In making a comparison between the casket and the coffer it may be noted that the casket was for personal use and was of smaller dimensions, and when it possessed a handle it was at the top so that it could be easily carried by the owner. On the other hand the coffer was usually of

massive form and had two heavy handles, one at each side, so that two persons are necessary to carry it, and it was solidly constructed to bear a great weight. There are exceptions, for instance in some forms of casket, especially when made of steel, the handles were at the side, as in the casket illustrated on page 57. But the coffer invariably has two solid handles, whether it is of wood, heavily bound with iron, or whether, as is frequently the case in later German, Flemish and Dutch examples, it is of solid iron or steel.

There is a type which passes as Spanish, and is often ascribed to the days of the Spanish Armada; how many Spanish coffers did actually come ashore in the West of England, or in Scotland or in Ireland, is not recorded. It is possible that there is authentic evidence concerning them, but the usual examples assigned to that glorious failure are found upon close examination to be of German origin, and frequently a century later in date. At the Tudor Exhibition held in London in 1890, several Spanish treasure chests were on view. One was said to have come out of the Santa Anna, a flagship of the Armada, captured and brought into Weymouth.

Between the years 1522 and 1526 Hans Lützelburgher cut his unrivalled wood blocks reproducing the designs of Holbein in the Dance of Death series. The inimitable genius of Holbein has won the highest praise from Ruskin, who says "his Dance of Death is the most energetic

and telling of all the forms given, in this epoch, to the Rationalist spirit of reform, preaching the new gospel of Death. . . . Against the rich, the luxurious, the Pharisee, the false lawyer, the priest, and the unjust judge, Holbein uses his fiercest mockery; but he is never himself unjust."

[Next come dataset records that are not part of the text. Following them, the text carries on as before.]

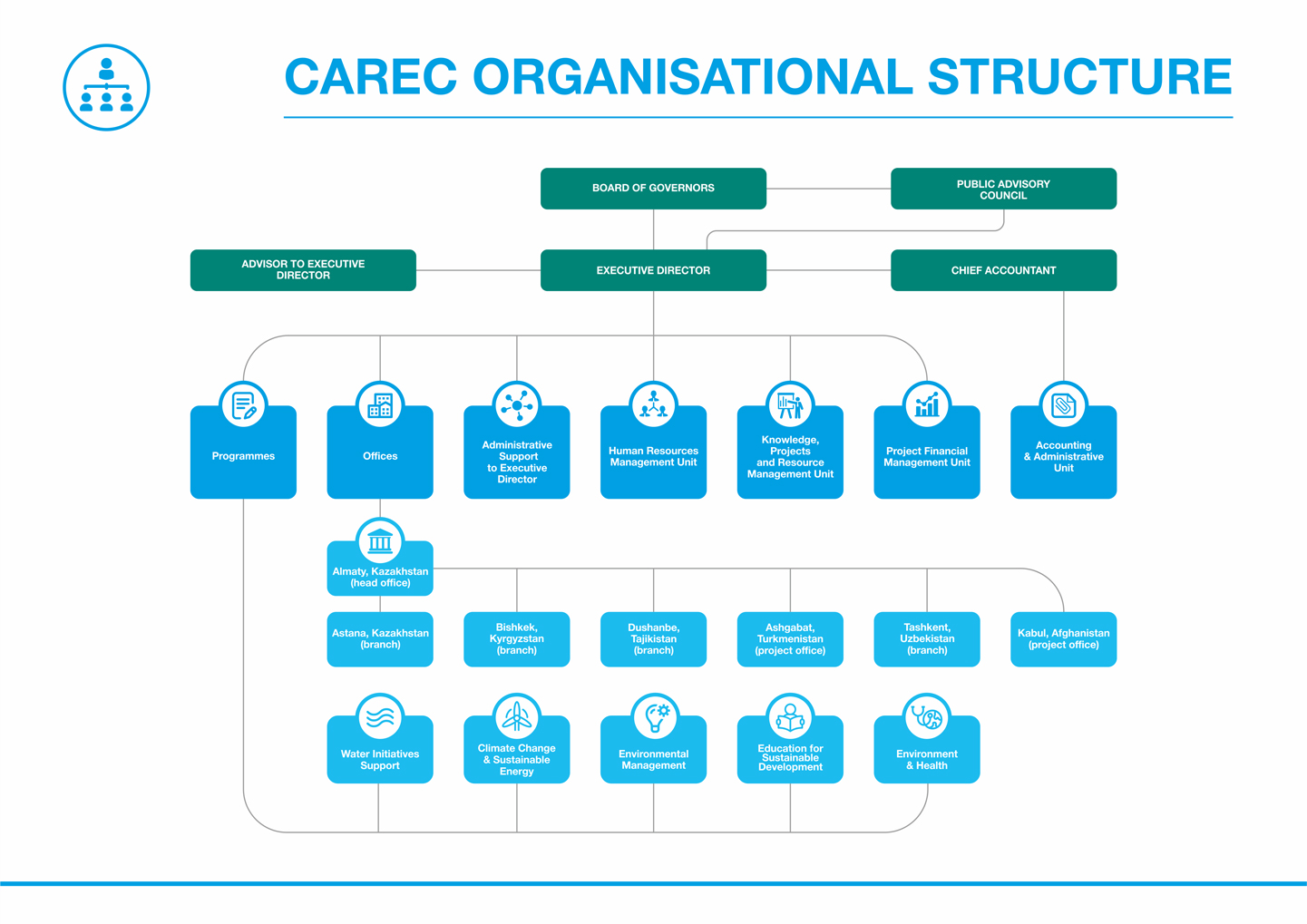 CAREC ORGANISATIONAL STRUCTURE

BOARD OF GOVERNORS

PUBLIC ADVISORY COUNCIL

ADVISOR TO EXECUTIVE DIRECTOR

EXECUTIVE DIRECTOR

CHIEF ACCOUNTANT

Programmes

Offices

Administrative Support to Executive Director

Human Resources Management Unit

Knowledge, Projects and Resource Management Unit

Project Financial Management Unit

Accounting & Administrative Unit

Almaty, Kazakhstan (head office)

Astana, Kazakhstan (branch)

Bishkek, Kyrgyzstan (branch)

Dushanbe, Tajikistan (branch)

Ashgabat, Turkmenistan (project office)

Tashkent, Uzbekistan (branch)

Kabul, Afghanistan (project office)

Water Initiatives Support

Climate Change & Sustainable Energy

Environmental Management

Education for Sustainable Development

Environment & Health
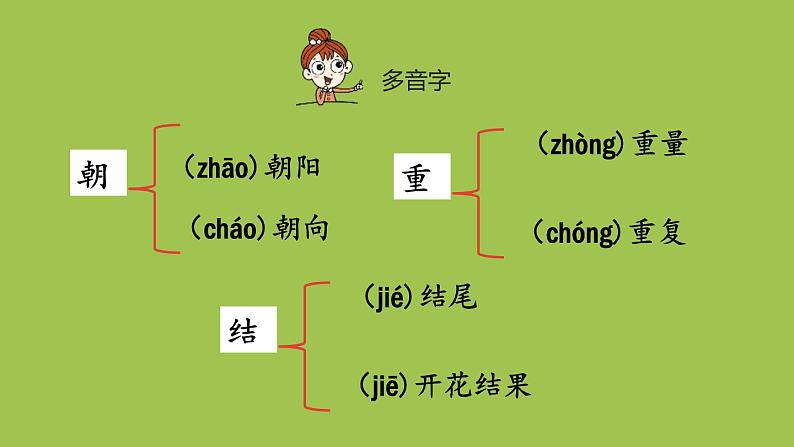 多音字

朝
(zhāo) 朝阳
(cháo) 朝向

重
(zhòng) 重量
(chóng) 重复

结
(jié) 结尾
(jiē) 开花结果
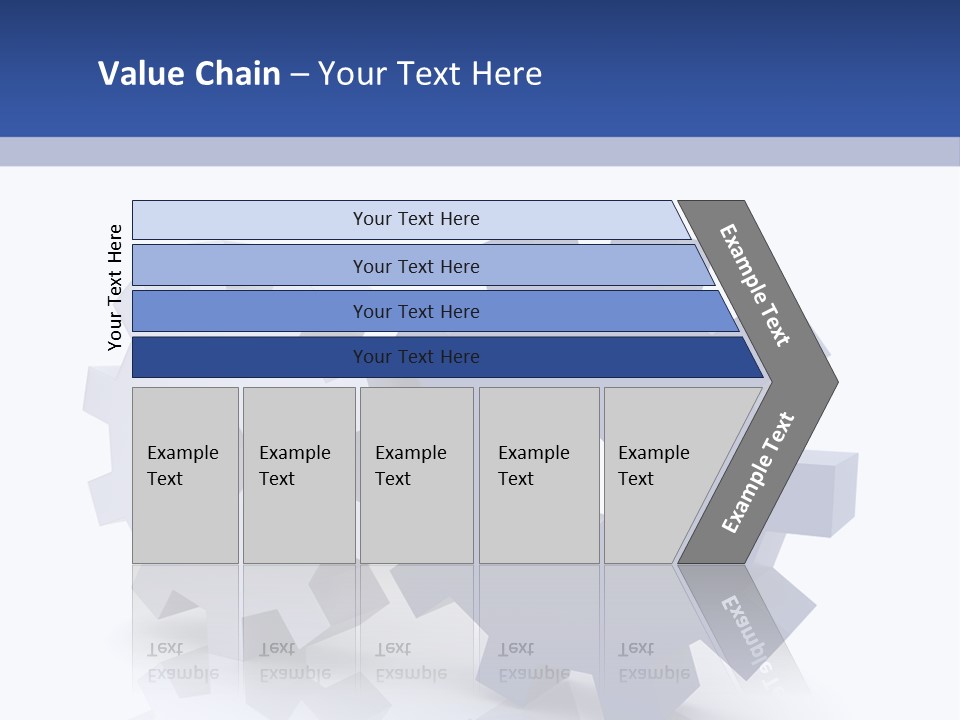 Value Chain – Your Text Here

Your Text Here

Your Text Here

Your Text Here

Your Text Here

Your Text Here

Example Text

Example Text

Example Text

Example Text

Example Text

Example Text

Example Text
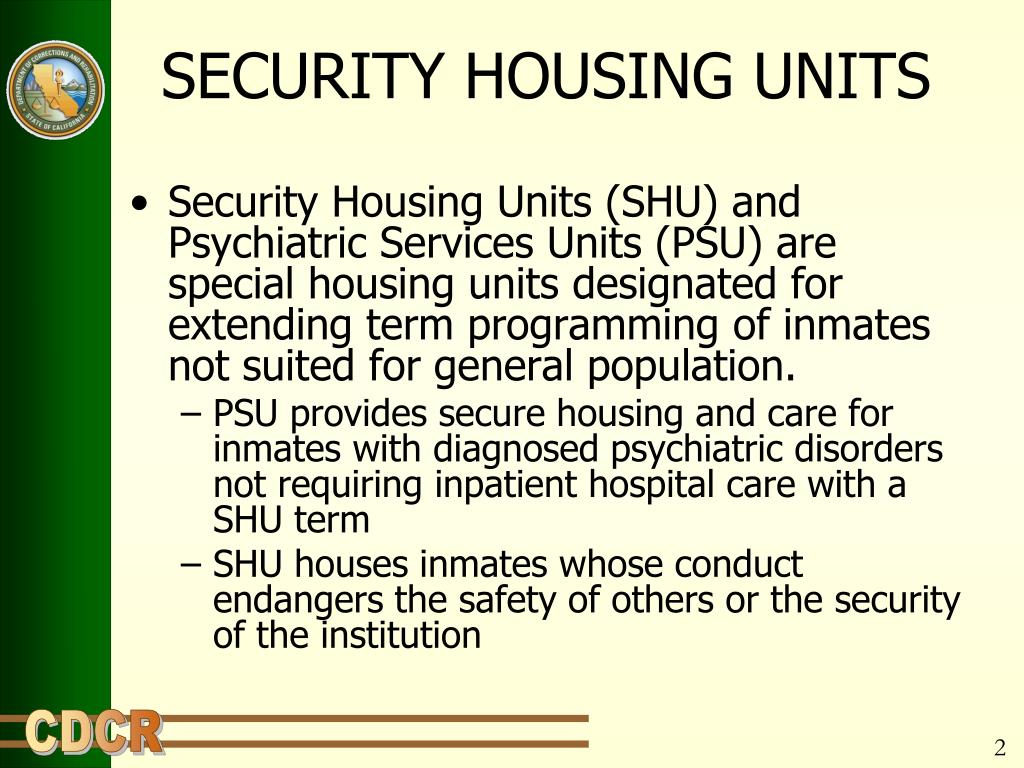 DEPARTMENT OF CORRECTIONS AND REHABILITATION
STATE OF CALIFORNIA

SECURITY HOUSING UNITS

• Security Housing Units (SHU) and Psychiatric Services Units (PSU) are special housing units designated for extending term programming of inmates not suited for general population.
– PSU provides secure housing and care for inmates with diagnosed psychiatric disorders not requiring inpatient hospital care with a SHU term
– SHU houses inmates whose conduct endangers the safety of others or the security of the institution

CDCR

2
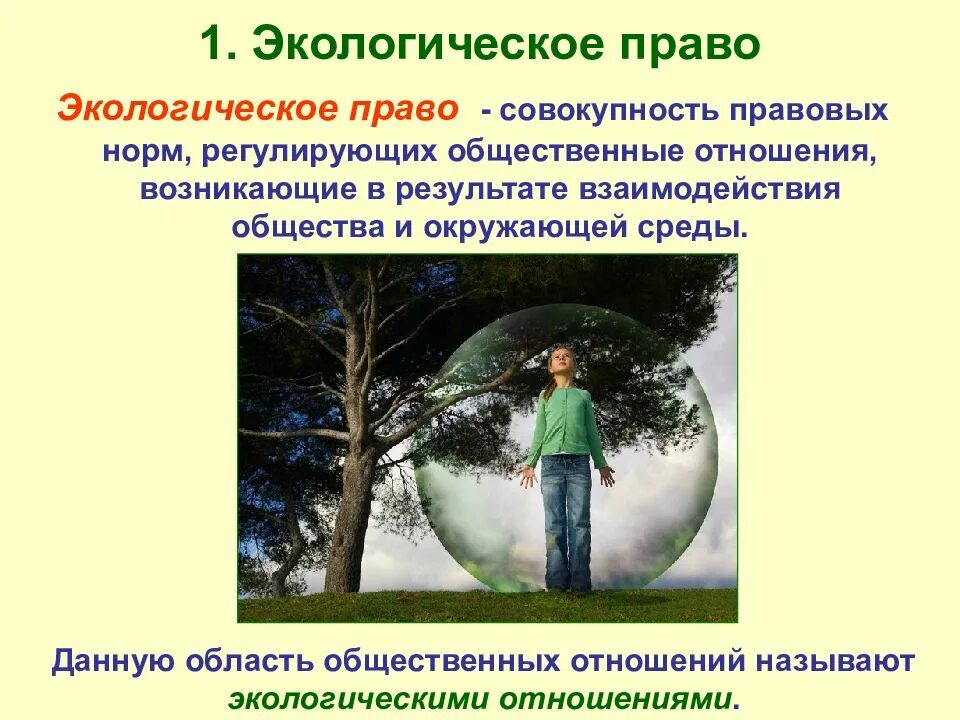 1. Экологическое право

Экологическое право - совокупность правовых норм, регулирующих общественные отношения, возникающие в результате взаимодействия общества и окружающей среды.

Данную область общественных отношений называют экологическими отношениями.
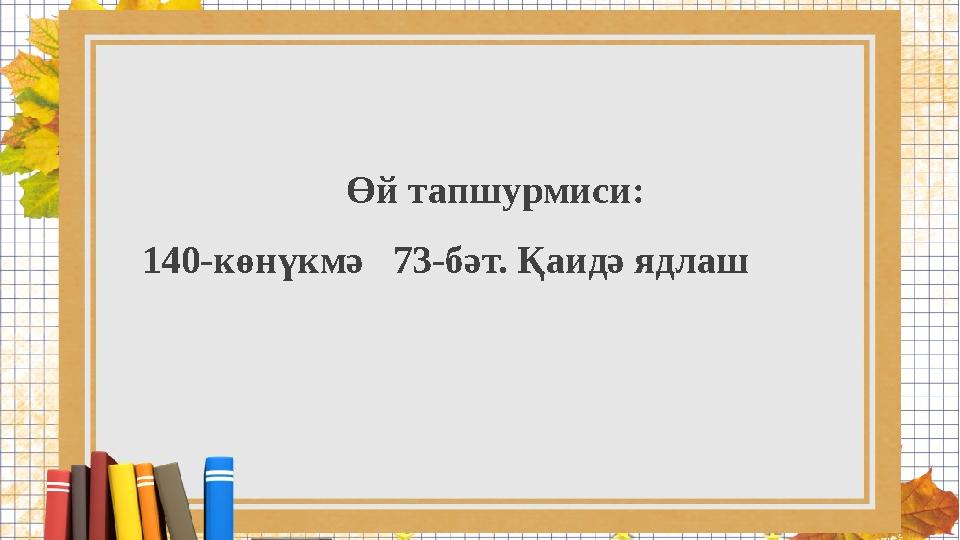 Өй тапшурмиси:

140-көнүкмә 73-бәт. Қаидә ядлаш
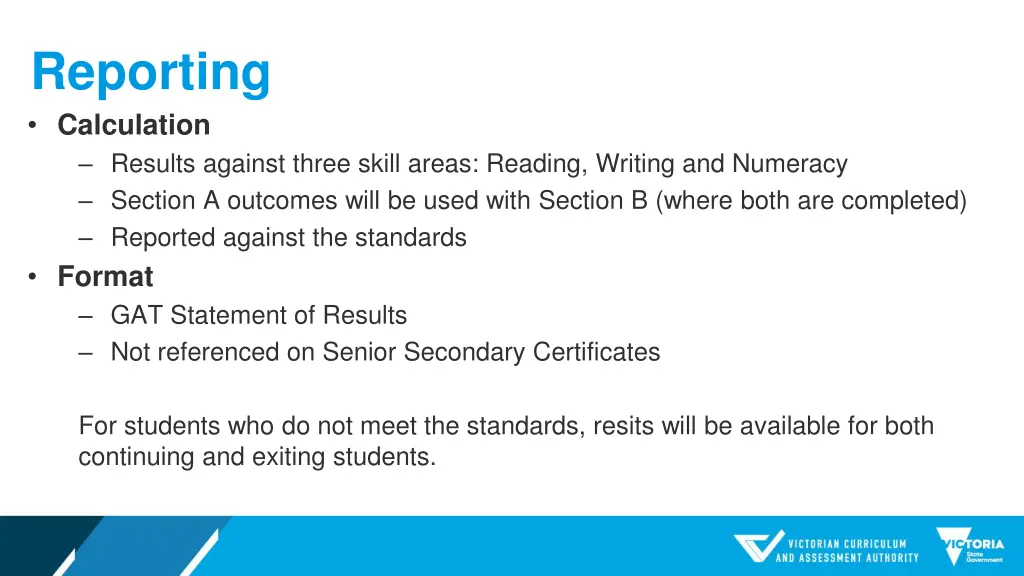 Reporting

• Calculation
– Results against three skill areas: Reading, Writing and Numeracy
– Section A outcomes will be used with Section B (where both are completed)
– Reported against the standards
• Format
– GAT Statement of Results
– Not referenced on Senior Secondary Certificates

For students who do not meet the standards, resits will be available for both continuing and exiting students.

VICTORIAN CURRICULUM AND ASSESSMENT AUTHORITY

VICTORIA State Government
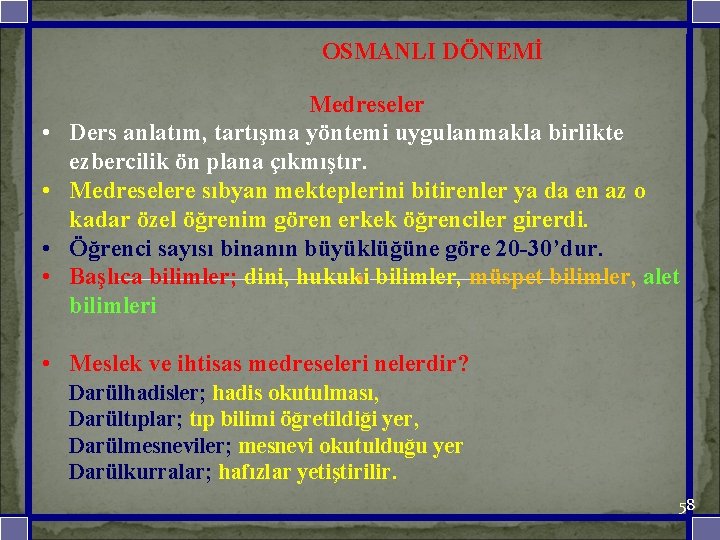 OSMANLI DÖNEMİ

Medreseler

• Ders anlatım, tartışma yöntemi uygulanmakla birlikte ezbercilik ön plana çıkmıştır.
• Medreselere sıbyan mekteplerini bitirenler ya da en az o kadar özel öğrenim gören erkek öğrenciler girerdi.
• Öğrenci sayısı binanın büyüklüğüne göre 20-30'dur.
• Başlıca bilimler; dini, hukuki bilimler, müspet bilimler, alet bilimleri

• Meslek ve ihtisas medreseleri nelerdir?
Darülhadisler; hadis okutulması,
Darültıplar; tıp bilimi öğretildiği yer,
Darülmesneviler; mesnevi okutulduğu yer
Darülkurralar; hafızlar yetiştirilir.

58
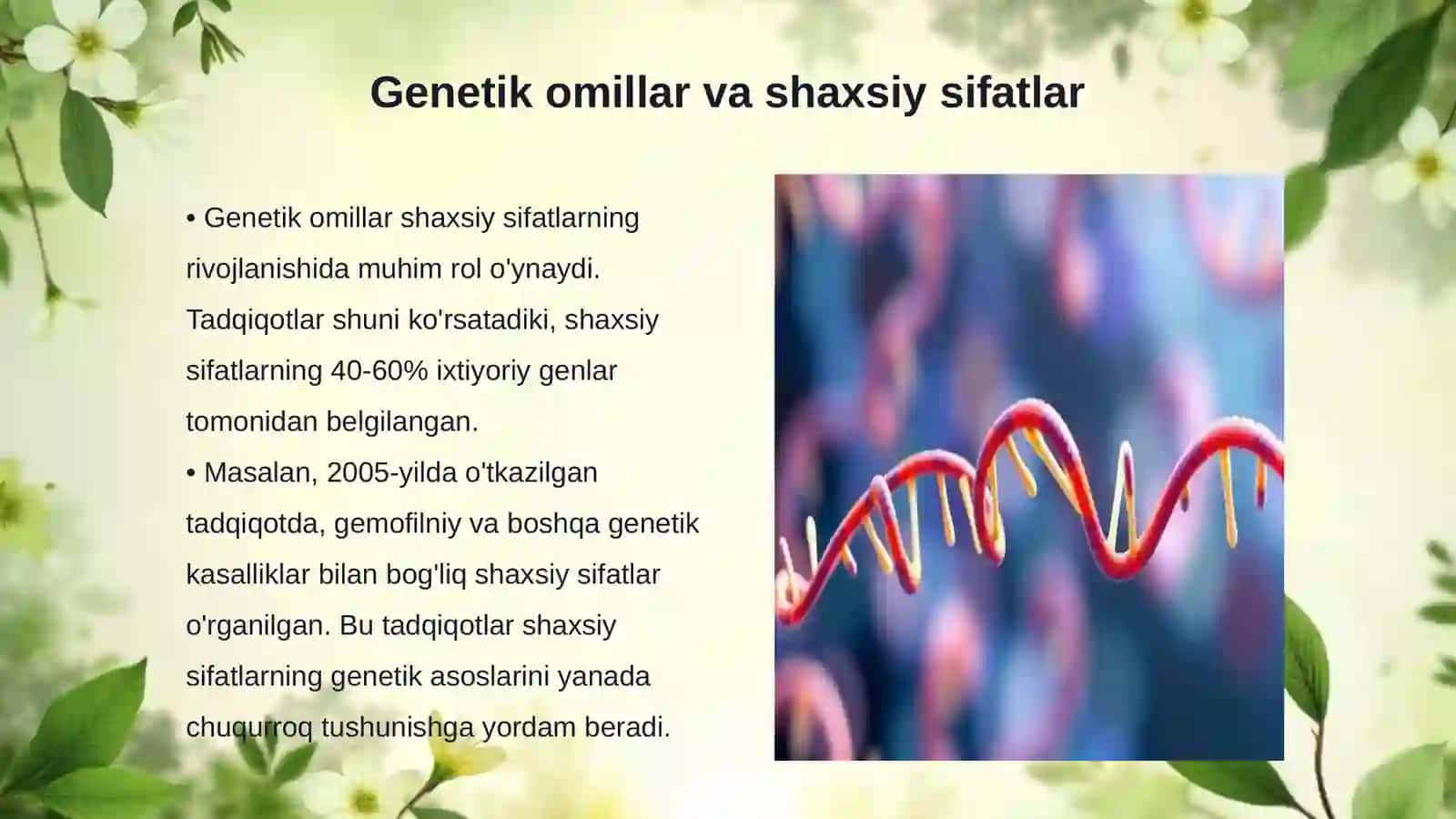 Genetik omillar va shaxsiy sifatlar

• Genetik omillar shaxsiy sifatlarning rivojlanishida muhim rol o'ynaydi. Tadqiqotlar shuni ko'rsatadiki, shaxsiy sifatlarning 40-60% ixtiyoriy genlar tomonidan belgilangan.
• Masalan, 2005-yilda o'tkazilgan tadqiqotda, gemofilniy va boshqa genetik kasalliklar bilan bog'liq shaxsiy sifatlar o'rganilgan. Bu tadqiqotlar shaxsiy sifatlarning genetik asoslarini yanada chuqurroq tushunishga yordam beradi.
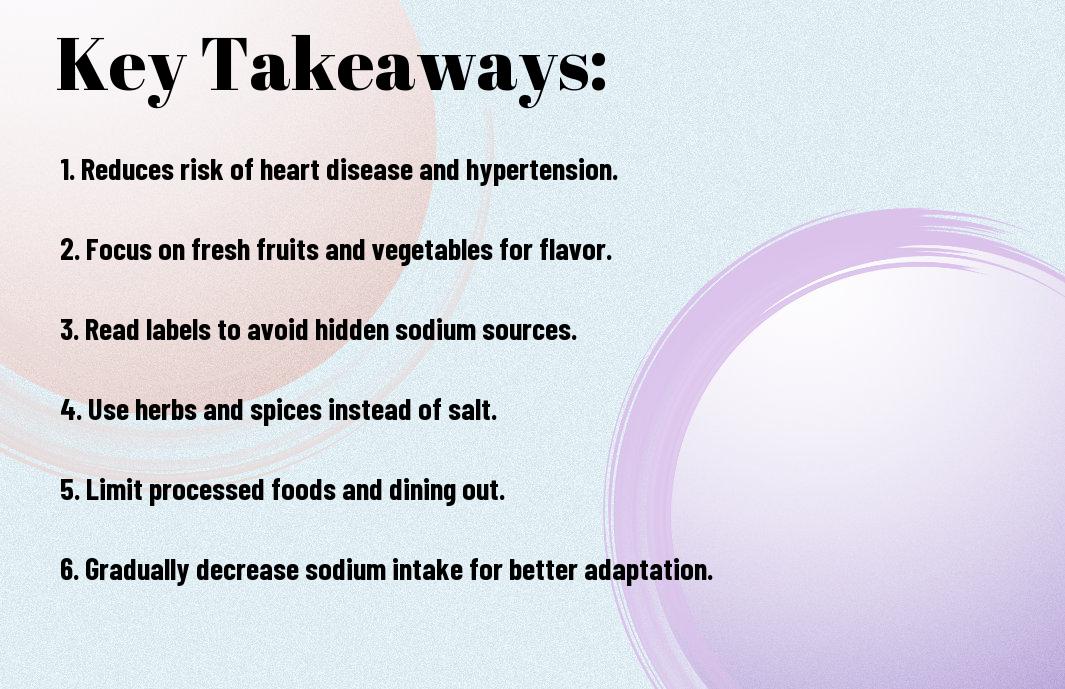 Key Takeaways:

1. Reduces risk of heart disease and hypertension.

2. Focus on fresh fruits and vegetables for flavor.

3. Read labels to avoid hidden sodium sources.

4. Use herbs and spices instead of salt.

5. Limit processed foods and dining out.

6. Gradually decrease sodium intake for better adaptation.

In reproducing Der Rychman it is possible to illustrate three forms of coffer then in use. There is the taller wooden coffer with handles; there is the flat-topped variety, metal bound and having padlocks; and there is the arch-topped example, similarly metal bound, with hasp for padlock. It is evidently from this unpadlocked coffer that the rich man has temporarily extracted his hoard, possibly for audit. Death, the greatest Auditor of all, has intervened to close the account. It is finished. The sixteenth-century prototype of his race holds up his hands in acknowledging defeat, and one may imagine his awful cry of "Kamerad." It is the eternal message, "Thou fool! This night shall thy soul be required of thee."

The coffer was in universal use. It is found in various forms and, owing to the evident care which was taken of it, many early examples still remain. The Bavarian coffer of the fifteenth century is of somewhat primitive form and has iron bands with studs. There is in the escutcheon and the circular terminals of the bands a pleasing attempt at floral decoration. It is heavily constructed with four plank legs (illustrated p. 53).